I also tested against a small sample of recent quarantine candidates. None of them were transactional mail routed through an external gateway. My test set confirmed the rule worked against the threat I was thinking about and told me nothing about the threat I was not.
What I actually changed #
The decision I had to make was whether to fix the rule or fix the gateway. Fixing the rule meant loosening the logic enough to exclude this class of legitimate mail — which defeats most of the purpose. Fixing the gateway meant enabling ARC sealing so that downstream providers can see what the gateway observed before it modified the message.
The right answer is the gateway. ARC exists to solve the exact problem of trusted intermediaries that break authentication signals. If the gateway publishes ARC seals, my original rule becomes viable again because legitimate mail routed through the gateway would carry an ARC pass, and the rule’s ARC = fail condition would correctly exclude it.
I have not fully resolved this yet.
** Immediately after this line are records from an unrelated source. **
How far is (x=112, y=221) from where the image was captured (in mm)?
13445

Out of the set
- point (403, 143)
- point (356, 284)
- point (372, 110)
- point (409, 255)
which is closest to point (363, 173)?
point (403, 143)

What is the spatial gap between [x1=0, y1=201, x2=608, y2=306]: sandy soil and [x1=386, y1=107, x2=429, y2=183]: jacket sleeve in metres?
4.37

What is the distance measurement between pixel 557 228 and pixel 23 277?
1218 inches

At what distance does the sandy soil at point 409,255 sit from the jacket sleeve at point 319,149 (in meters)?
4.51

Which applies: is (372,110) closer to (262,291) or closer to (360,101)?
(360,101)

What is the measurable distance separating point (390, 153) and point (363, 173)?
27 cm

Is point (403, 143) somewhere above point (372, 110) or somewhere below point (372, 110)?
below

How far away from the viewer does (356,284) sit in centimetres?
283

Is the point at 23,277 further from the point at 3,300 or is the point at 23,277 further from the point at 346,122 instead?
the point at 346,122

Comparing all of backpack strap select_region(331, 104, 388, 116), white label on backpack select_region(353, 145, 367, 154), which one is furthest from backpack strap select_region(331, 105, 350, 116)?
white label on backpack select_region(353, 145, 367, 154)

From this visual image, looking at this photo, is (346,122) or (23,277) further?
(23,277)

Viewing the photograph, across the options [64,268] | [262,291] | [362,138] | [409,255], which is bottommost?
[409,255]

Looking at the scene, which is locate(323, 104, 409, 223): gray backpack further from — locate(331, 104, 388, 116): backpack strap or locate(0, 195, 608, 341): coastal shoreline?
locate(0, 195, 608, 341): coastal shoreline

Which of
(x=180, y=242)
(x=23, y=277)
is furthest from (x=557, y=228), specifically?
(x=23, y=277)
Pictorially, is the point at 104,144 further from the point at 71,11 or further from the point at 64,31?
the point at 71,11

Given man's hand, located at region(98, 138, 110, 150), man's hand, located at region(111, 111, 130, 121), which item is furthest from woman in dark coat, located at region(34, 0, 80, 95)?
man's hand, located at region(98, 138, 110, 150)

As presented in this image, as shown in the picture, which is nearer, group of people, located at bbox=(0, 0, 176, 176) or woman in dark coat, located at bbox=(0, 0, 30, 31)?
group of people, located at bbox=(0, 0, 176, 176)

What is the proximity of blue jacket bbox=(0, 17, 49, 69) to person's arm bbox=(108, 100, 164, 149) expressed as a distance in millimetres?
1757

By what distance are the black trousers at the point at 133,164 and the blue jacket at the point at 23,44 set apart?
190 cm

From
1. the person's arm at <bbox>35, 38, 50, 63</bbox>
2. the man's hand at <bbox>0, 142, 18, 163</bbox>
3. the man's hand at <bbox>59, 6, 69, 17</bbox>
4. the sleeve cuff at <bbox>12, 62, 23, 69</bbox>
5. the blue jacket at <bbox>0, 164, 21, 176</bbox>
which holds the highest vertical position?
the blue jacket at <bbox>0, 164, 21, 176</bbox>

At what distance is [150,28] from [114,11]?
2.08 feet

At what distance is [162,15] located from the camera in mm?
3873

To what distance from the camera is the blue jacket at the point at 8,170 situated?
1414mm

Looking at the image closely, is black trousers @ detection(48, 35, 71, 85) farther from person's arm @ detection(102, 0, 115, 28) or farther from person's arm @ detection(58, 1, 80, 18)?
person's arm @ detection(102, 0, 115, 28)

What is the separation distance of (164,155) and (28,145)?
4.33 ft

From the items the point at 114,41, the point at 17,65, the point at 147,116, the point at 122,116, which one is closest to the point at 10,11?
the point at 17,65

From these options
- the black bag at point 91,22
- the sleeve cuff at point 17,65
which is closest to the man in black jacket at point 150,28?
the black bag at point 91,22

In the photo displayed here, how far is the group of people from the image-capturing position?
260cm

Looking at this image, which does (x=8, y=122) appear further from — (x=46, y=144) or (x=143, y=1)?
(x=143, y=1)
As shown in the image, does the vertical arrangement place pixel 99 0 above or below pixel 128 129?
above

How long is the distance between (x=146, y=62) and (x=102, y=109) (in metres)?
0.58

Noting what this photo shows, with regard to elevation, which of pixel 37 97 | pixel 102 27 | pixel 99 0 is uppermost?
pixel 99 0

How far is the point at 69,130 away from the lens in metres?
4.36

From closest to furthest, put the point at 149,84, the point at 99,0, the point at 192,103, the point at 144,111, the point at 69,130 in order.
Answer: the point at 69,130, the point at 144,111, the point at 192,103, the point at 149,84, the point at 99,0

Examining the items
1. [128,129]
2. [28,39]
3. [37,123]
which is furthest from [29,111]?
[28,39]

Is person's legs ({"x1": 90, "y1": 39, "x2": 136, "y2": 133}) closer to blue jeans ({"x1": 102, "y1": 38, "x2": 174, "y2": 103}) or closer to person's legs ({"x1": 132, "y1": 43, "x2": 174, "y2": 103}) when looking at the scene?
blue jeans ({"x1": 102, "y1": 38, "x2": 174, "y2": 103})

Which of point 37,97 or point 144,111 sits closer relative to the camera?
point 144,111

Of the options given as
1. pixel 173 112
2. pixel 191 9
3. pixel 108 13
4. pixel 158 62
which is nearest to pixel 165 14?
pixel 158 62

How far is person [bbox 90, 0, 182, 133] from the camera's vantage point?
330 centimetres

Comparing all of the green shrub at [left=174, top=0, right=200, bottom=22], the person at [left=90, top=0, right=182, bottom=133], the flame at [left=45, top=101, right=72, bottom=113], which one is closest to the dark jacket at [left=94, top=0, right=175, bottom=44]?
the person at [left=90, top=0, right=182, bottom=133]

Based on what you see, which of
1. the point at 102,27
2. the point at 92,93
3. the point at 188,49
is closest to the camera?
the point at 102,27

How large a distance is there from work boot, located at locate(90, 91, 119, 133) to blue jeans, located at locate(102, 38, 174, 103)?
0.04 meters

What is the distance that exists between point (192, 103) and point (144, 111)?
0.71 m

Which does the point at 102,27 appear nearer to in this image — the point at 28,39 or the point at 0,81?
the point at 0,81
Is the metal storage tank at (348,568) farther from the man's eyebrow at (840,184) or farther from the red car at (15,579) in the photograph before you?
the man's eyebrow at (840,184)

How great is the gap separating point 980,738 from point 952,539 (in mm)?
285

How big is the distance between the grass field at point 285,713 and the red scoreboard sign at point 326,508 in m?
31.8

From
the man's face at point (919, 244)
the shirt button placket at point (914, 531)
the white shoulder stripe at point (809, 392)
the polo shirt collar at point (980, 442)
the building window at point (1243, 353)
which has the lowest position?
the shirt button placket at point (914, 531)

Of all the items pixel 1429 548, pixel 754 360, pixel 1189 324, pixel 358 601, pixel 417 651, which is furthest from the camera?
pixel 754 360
Enabling ARC on the gateway is in progress but involves a vendor configuration that I do not fully control. The allow-list stays in place until that is confirmed working.
The governance gap underneath this #
The deeper issue is that I had no documented map of what the email path actually looks like for inbound transactional mail from third-party senders. I knew the gateway existed. I did not know which sending domains route through it, how it handles body modification, or whether it was generating ARC headers.
That information gap is infrastructure governance, not email configuration. And it is the kind of gap that only becomes visible when a rule with reasonable logic hits an edge case that falls outside what you modeled when you wrote it.
For any rule that operates on authentication signals — SPF, DKIM, DMARC, ARC — the rule is only as good as your understanding of the full mail path. If you have an intermediary in that path, you need to know what it does to message integrity before you write logic that depends on message integrity being preserved.
I did not have that picture. I should have.